PAGE EXTRACT:
**In this Notebook we work on Titanic passengers database and make predictions on their survival. We use scikit-learn package, please feel free to learn classification in scikit from here https://scikit-learn.org/stable/supervised_learning.html#supervised-learning
Most of the functions needed for the homework are in the notebook, please look at the arguments for each function and play with them to improve your understanding**



In [None]:
from __future__ import absolute_import, division, print_function, unicode_literals

import numpy as np
import pandas as pd
from IPython.display import clear_output
from matplotlib import pyplot as plt
from sklearn.ensemble import AdaBoostClassifier
from sklearn.tree import DecisionTreeClassifier
from sklearn.svm import SVC
from sklearn import metrics
# Load dataset.
dftrain = pd.read_csv('https://storage.googleapis.com/tf-datasets/titanic/train.csv')
dfeval = pd.read_csv('https://storage.googleapis.com/tf-datasets/titanic/eval.csv')
y_train = dftrain.pop('survived')
y_eval = dfeval.pop('survived')


**Explore the dataset by looking at the features. For improving the accuracy you can play with features as well, if you feel some of the features are not needed, you can drop them**

In [None]:
dftrain.head()


In [None]:
dfeval.head()

**Analyse the dataset, here you find the count, statistics of dataset**

In [None]:
dftrain.describe()


**Look at labeled data of both training and evaluation set**

In [None]:
y_train.head()

In [None]:
y_eval.head()

**In the next few plots you can observe few more things in the dataset like distribution of age of passengers. Make good observations on the features, it might help you push your prediction accuracy**

In [None]:
dftrain.age.hist(bins=20)
plt.show()


**Make some observations on the unfortundate :( data set**

In [None]:
dftrain.embark_town.value_counts().plot(kind='barh')
plt.show()

DATA ROWS:

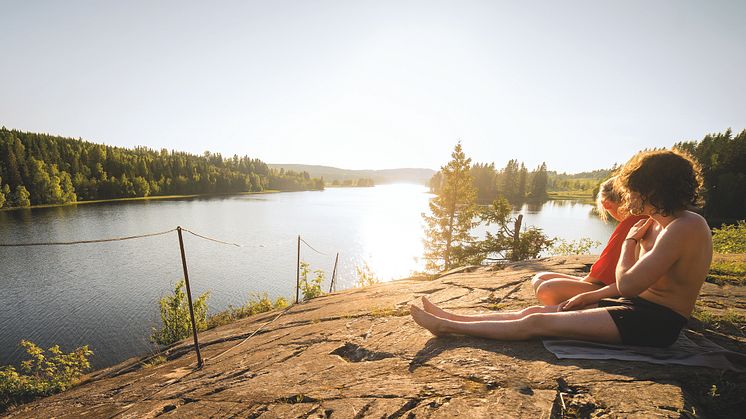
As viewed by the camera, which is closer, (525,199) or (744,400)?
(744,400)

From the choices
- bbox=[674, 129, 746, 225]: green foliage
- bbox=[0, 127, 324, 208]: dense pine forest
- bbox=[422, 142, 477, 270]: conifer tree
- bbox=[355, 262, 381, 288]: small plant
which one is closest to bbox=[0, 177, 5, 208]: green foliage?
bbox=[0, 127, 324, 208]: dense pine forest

* * *

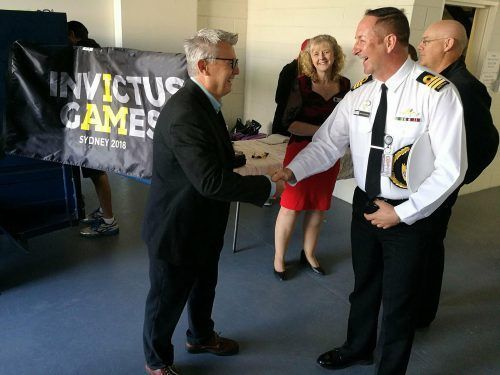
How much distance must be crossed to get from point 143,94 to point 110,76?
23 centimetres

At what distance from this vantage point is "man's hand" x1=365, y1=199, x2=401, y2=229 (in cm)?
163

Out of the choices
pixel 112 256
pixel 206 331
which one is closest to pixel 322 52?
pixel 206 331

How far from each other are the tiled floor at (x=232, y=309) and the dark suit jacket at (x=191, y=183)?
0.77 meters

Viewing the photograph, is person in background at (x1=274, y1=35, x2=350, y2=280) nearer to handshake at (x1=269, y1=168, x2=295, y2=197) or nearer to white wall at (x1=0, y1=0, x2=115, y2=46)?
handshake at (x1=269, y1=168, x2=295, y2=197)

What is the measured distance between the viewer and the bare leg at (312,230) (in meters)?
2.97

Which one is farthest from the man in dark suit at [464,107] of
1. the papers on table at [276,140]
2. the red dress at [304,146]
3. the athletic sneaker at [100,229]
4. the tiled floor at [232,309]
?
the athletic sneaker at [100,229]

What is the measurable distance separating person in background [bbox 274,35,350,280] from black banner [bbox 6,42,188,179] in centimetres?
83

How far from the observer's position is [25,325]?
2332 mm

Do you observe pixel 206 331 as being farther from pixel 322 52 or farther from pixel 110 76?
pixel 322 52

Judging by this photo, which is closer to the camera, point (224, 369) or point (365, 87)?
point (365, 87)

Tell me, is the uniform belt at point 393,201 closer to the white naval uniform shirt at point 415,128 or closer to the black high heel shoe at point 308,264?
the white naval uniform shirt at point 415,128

PARTS OF THE EXERCISE:
**1.** In the Titanic notebook, which column is removed from both the training and evaluation data to serve as the labels?
**2.** Reproduce everything in the Titanic notebook from "import numpy as" down to "y_eval = dfeval.pop('survived')".
The records have no connection to the Titanic notebook.

LIST OF SOLUTIONS:
**1.** The "survived" column.

**2.**
import numpy as np
import pandas as pd
from IPython.display import clear_output
from matplotlib import pyplot as plt
from sklearn.ensemble import AdaBoostClassifier
from sklearn.tree import DecisionTreeClassifier
from sklearn.svm import SVC
from sklearn import metrics
# Load dataset.
dftrain = pd.read_csv('https://storage.googleapis.com/tf-datasets/titanic/train.csv')
dfeval = pd.read_csv('https://storage.googleapis.com/tf-datasets/titanic/eval.csv')
y_train = dftrain.pop('survived')
y_eval = dfeval.pop('survived')